Required action: Search term "States": copy each line of the records that contains it.

Data:
§
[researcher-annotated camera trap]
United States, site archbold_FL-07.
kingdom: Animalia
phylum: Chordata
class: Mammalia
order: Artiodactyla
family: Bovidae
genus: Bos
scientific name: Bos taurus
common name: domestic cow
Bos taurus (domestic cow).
§
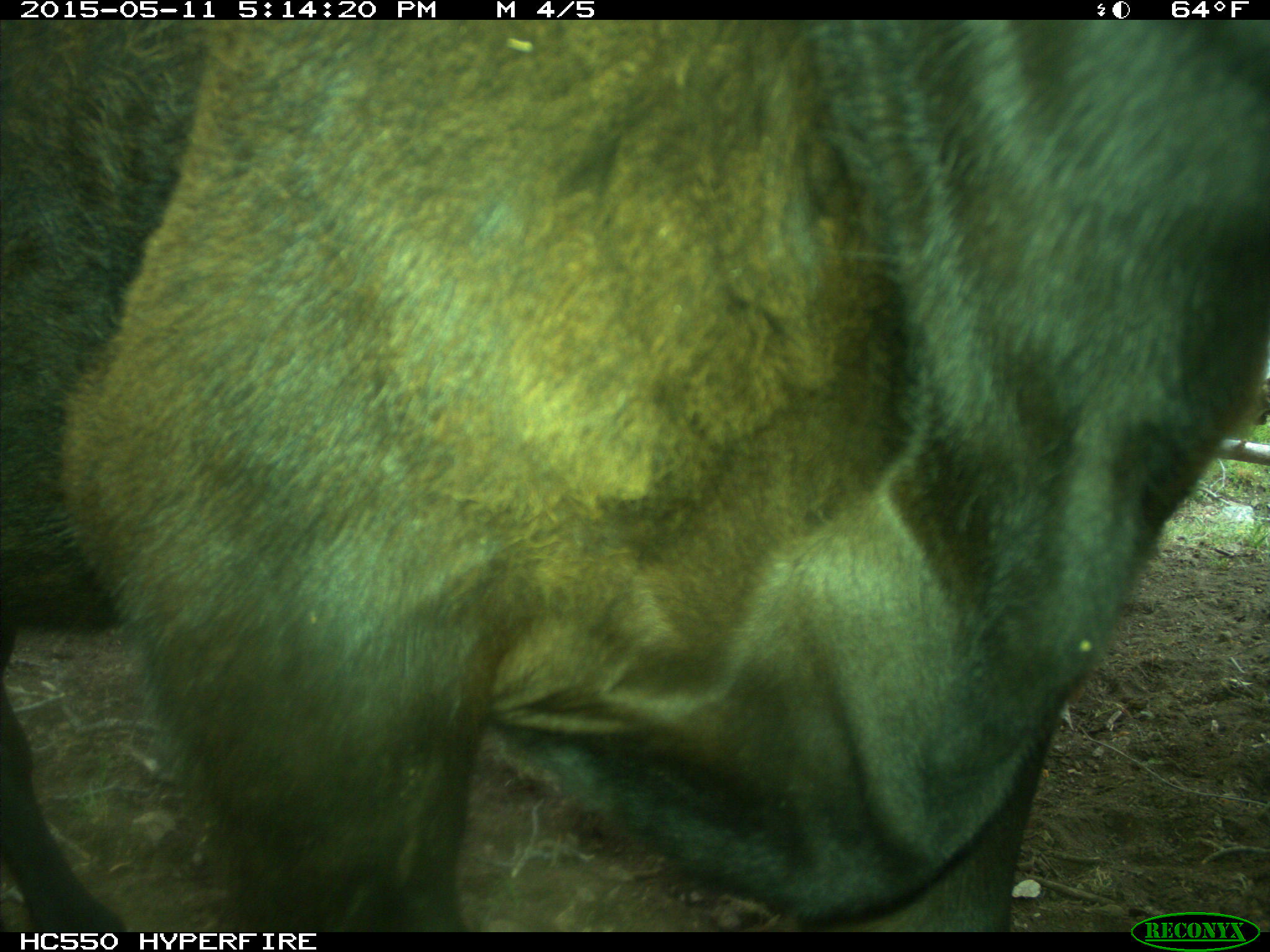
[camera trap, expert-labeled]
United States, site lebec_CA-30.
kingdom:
§
Problem solution:
United States, site archbold_FL-07.
United States, site lebec_CA-30.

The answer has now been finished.